Bloom is the author of two novels and three collections of short stories, and has been a nominee for the National Book Award and the National Book Critics Circle Award. We caught up with her before her appearance at Inkwood Books on Wednesday for her latest short story collection, Where the God of Love Hangs Out (released in paperback in January). Bloom, 57, is also a social worker and psychotherapist, taught at Yale University for the past decade and became the Kim-Frank Family University Writer in Residence at Wesleyan University last year. She lives in Connecticut.

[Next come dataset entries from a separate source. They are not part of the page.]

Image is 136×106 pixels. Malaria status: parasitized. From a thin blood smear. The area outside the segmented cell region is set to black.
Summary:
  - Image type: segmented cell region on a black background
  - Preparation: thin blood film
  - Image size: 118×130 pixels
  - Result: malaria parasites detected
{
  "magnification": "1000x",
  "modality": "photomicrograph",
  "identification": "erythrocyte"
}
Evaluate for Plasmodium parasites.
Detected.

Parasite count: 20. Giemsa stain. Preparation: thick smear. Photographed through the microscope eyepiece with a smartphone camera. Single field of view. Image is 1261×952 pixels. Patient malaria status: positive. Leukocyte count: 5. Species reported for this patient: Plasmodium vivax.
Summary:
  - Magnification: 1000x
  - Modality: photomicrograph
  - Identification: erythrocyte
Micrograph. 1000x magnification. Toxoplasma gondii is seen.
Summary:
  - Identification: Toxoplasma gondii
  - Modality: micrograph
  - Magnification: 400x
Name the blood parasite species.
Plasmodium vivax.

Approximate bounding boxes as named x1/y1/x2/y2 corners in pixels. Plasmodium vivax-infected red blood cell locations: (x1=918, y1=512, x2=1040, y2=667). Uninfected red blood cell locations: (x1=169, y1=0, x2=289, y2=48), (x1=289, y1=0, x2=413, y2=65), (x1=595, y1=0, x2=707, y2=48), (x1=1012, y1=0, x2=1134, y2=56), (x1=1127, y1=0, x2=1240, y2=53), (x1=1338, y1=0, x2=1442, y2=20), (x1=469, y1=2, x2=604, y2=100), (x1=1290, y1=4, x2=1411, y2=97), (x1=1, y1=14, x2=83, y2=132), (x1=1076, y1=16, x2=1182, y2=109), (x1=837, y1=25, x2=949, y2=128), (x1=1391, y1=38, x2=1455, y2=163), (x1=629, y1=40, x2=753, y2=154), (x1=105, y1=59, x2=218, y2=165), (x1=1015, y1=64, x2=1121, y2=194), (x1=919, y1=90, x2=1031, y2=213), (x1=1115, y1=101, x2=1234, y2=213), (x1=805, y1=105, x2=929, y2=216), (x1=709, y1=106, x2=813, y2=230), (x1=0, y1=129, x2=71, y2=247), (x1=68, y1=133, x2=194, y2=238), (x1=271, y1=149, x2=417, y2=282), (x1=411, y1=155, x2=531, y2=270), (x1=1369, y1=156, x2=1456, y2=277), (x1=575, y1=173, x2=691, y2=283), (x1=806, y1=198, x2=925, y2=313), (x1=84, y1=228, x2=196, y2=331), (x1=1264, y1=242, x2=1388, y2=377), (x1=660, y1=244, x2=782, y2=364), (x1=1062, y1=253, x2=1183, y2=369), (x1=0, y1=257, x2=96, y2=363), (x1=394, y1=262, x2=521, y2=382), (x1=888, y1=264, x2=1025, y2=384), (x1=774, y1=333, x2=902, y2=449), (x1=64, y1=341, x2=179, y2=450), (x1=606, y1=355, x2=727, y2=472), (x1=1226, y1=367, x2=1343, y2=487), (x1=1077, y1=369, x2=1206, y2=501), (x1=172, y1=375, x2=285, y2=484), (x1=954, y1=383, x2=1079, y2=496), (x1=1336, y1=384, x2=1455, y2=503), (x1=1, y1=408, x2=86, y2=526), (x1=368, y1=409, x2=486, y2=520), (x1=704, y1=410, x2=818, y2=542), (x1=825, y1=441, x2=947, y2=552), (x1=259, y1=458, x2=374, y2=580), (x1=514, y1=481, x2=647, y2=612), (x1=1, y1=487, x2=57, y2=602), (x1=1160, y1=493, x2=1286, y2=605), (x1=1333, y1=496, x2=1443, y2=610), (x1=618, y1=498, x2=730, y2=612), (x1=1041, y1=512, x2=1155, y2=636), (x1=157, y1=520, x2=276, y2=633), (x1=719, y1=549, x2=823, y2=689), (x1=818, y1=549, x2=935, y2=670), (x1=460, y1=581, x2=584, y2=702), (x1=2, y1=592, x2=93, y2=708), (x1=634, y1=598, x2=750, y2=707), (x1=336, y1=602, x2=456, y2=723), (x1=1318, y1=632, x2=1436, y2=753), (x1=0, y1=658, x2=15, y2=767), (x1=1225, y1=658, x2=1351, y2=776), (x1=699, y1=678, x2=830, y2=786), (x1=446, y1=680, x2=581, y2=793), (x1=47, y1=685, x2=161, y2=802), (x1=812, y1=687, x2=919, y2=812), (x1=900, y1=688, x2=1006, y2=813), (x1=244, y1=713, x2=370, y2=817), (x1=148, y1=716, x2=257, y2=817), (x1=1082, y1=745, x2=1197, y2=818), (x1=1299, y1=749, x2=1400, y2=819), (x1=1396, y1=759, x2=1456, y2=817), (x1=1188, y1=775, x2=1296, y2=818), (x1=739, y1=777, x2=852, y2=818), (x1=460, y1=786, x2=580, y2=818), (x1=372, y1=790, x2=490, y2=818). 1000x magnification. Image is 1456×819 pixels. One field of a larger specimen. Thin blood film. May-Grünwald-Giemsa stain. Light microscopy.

What's on your nightstand?
Empty Family, a short story collection by Colm Tóibín; Perfect Lives, a collection by an English writer, Polly Samson; Michael Cunningham's Nightfall; and The Deptford Trilogy by Robertson Davies. I'm rereading The Deptford Trilogy because I constantly am recommending it to people. Davies was so smart and ridiculously erudite. He seemed to love a good story and made terrific characters with human conflicts.
As a writer, are you more partial to short stories or novels?
You know, I've started a piece as a short story, and then after 25 pages, I realize it demands more. I cannot say one or the other. They both require different things of you.
What short stories do you remember being impressed with when you were young?
I read lots of short stories, including Hawthorne, Melville, Poe and O. Henry. You know, I read the ones that were traditionally taught. And then, at home, my father was a big Ring Lardner and Dorothy Parker fan, both of whom were incredible with their voice.